Troitskaya Laura (Zagorsk Monastery)
TROITSKAYA LAURA (ZAGORSK MONASTERY)
Troitskaya Laura, a.k.a. Troitse-Sergieva Laura, or more popularly as Zagorsk Monastery is a Russian monastery founded in Zagorsk (northeast of Moscow), c. 1340 by St. sergius of radonezh, and called originally Sergiev Posad (Sergius's Foundation). The founder's illustrious character, sanctity, and political status and the monastery's strict cenobitic rule early made it a model for Russian monastic life. At the beginning of the 17th century the monastery waged a courageous fight against a Polish siege; this further enhanced its patriotic status. When order was restored, the monastery became an outstanding and unique center of pilgrimage for the faithful from all over Russia. In 1744 it was given the status of a Laura. It had extensive holdings and possessions and was consistently regarded as a national patriotic center, as well as a religious center. Although secularized in 1764, it nevertheless continued to be the richest monastery in Russia with 13 large stone churches containing precious treasures, including icons and vestments, and a library containing many ancient manuscripts. From 1814, the Moscow Theological Academy was located there.
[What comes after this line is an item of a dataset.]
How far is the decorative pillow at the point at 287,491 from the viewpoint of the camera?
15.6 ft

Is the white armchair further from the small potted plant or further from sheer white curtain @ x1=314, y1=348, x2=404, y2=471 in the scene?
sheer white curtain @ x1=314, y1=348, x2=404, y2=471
A century later, at the outbreak of World War I, the Troitskaya Laura numbered more than 400 monks and novices. It supported and managed its own hospital, orphanage, home for the aged, and asylum; it also had its own iconography school and printing press, which specialized in liturgical texts and religious publications. Its monks also made vestments. In 1920 the Laura was nationalized by the Soviet government and turned into a Museum of History; the churches were closed and the monks expelled. In the wake of J. Stalin's policy of rapprochement with the Orthodox Church during World War II and in gratitude for the patriotic solidarity of church leaders, the Troitskaya Laura was given back some churches and other buildings and became again a religious center for the faithful; a little later, its Theological Academy was reopened. In the post-communist era, the monastery is gradually regaining its preeminent role in Russian monasticism.
Bibliography: i. smolitsch, Russisches Mönchtum (Würzburg 1953).